• Passage for review:

▬▬▬

Vail Daily letter: Must be something else |

Vail Daily letter: Must be something else

Karen Kalfas
Vail, CO, Colorado

Eagle has a new town mayor, an evident statement from its citizens against the development plans of Eagle River Station. The Town Board has done what they were required to do, and when ERS is again presented to the town for a referendum vote, I’m confident it will again be defeated.

This just isn’t the time or place for a shopping center, with 550 rental units, etc.

Just last week Neal Conan’s talk show, “Talk of the Nation” on NPR, interviewed experts discussing the decline of retail shopping across America: “We are over-stored” was one expert’s quote (see “The Balance of Power in Retail” from April 3).

With online shopping and the total transformation of our economy, a shopping center is just not the place to put the town’s foundation, with the hope of short-term and questionable construction business and tax revenue.

Shopping centers across the nation are dealing with vacancies and shutting down. What makes anyone think one would succeed here?

However, let’s not be naive. Tax dollars are necessary to maintain Eagle. With patient, creative thought, a solution can be found that honors the town’s history, the natural setting, and our standard of living.

▬▬▬

• Excerpted data:
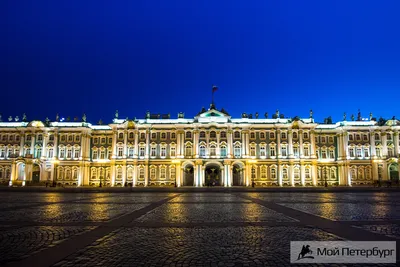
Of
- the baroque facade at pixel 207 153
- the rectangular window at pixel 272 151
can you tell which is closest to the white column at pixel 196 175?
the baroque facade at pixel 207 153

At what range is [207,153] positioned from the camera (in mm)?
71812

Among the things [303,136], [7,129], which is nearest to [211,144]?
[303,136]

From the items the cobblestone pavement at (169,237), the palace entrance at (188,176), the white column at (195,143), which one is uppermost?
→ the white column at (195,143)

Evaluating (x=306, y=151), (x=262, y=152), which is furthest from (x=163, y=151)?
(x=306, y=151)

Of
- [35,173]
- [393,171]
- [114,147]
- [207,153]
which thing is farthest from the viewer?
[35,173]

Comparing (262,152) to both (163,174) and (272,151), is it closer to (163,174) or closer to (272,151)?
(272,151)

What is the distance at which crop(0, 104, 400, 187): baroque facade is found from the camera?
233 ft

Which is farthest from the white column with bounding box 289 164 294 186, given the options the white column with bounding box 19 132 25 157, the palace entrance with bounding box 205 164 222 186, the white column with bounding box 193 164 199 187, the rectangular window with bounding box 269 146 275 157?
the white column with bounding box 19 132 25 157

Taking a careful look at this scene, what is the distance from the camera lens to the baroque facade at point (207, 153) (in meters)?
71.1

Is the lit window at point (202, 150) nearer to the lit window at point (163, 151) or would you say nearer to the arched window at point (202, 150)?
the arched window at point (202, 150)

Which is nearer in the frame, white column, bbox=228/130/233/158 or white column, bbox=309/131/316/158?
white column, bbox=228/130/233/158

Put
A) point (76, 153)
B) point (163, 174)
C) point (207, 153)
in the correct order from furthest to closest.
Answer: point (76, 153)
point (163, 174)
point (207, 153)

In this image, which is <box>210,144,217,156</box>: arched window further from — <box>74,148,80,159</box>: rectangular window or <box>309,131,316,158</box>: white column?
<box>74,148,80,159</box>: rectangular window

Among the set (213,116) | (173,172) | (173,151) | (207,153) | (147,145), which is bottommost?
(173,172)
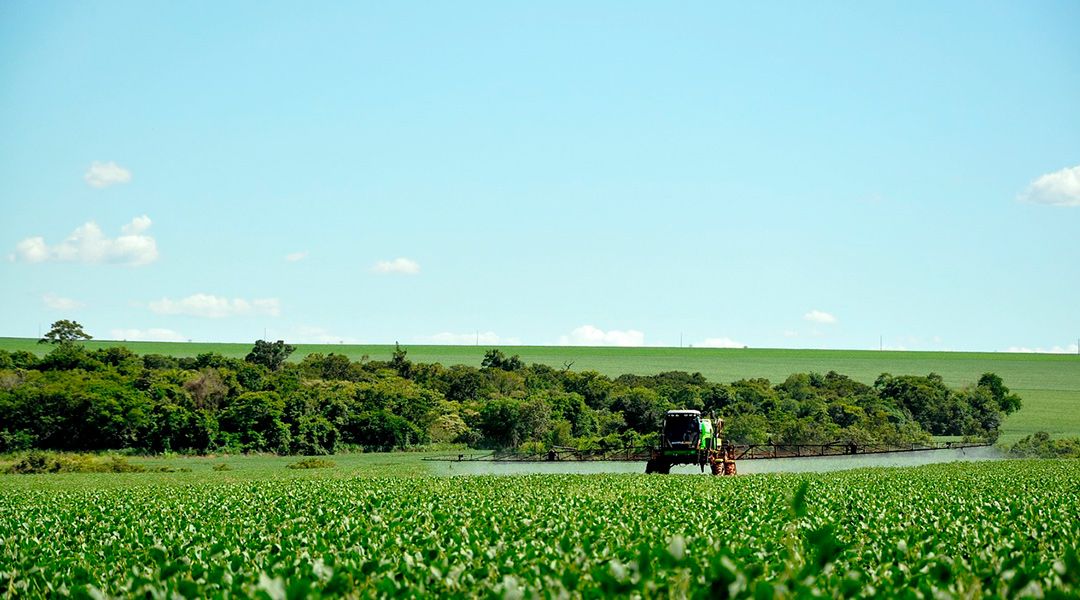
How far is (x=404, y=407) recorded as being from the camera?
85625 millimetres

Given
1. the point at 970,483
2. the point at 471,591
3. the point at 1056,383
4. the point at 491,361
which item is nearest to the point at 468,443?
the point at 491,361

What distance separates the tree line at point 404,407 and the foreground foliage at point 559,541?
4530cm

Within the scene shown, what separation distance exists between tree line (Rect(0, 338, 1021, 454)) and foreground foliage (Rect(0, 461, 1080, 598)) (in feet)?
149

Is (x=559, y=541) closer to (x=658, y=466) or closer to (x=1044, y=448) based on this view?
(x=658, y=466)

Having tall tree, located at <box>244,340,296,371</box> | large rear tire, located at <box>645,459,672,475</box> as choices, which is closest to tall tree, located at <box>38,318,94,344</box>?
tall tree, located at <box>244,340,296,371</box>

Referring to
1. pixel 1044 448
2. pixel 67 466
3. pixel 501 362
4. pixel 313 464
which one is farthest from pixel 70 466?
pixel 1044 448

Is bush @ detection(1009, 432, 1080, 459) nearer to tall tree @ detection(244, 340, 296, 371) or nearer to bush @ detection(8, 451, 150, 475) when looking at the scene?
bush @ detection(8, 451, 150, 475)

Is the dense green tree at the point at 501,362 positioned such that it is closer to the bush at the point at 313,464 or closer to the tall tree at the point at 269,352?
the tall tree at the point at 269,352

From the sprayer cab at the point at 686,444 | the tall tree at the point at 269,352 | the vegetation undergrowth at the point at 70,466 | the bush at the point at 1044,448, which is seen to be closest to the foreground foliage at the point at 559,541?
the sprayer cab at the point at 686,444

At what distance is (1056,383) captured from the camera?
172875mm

▬▬▬

• Task A:
In the letter about Eagle River Station, how many rental units does the writer say the shopping center would include?
• Task B:
Extend the letter about Eagle River Station with a few more sentences that follow on from its last line.

• Answer box A:
550 rental units.

• Answer box B:
Here are a couple of ideas:

One of the early pioneers of Eagle, John Buchholz, helped build a horse racetrack in the early 1900s. There is no horse racing nearby. Building a race track could be a solution that would support the summer sports of the valley, attract visitors, bring revenue to the town, as well as year-round business from stables, trainers, events, etc.

Or let’s consider the bike enthusiasm of the area. What about a covered velodrome that could host year-round racing events, or what if there was a complex that housed both?

This town is full of creative, intelligent people. Let’s take the opportunity presented here to cultivate a plan that enhances Eagle and the Vail Valley, not rush to the quick status quo solution that worked in the past. Instead, I challenge our new town officials to be proactive and find a broad-minded solution that will work for the future.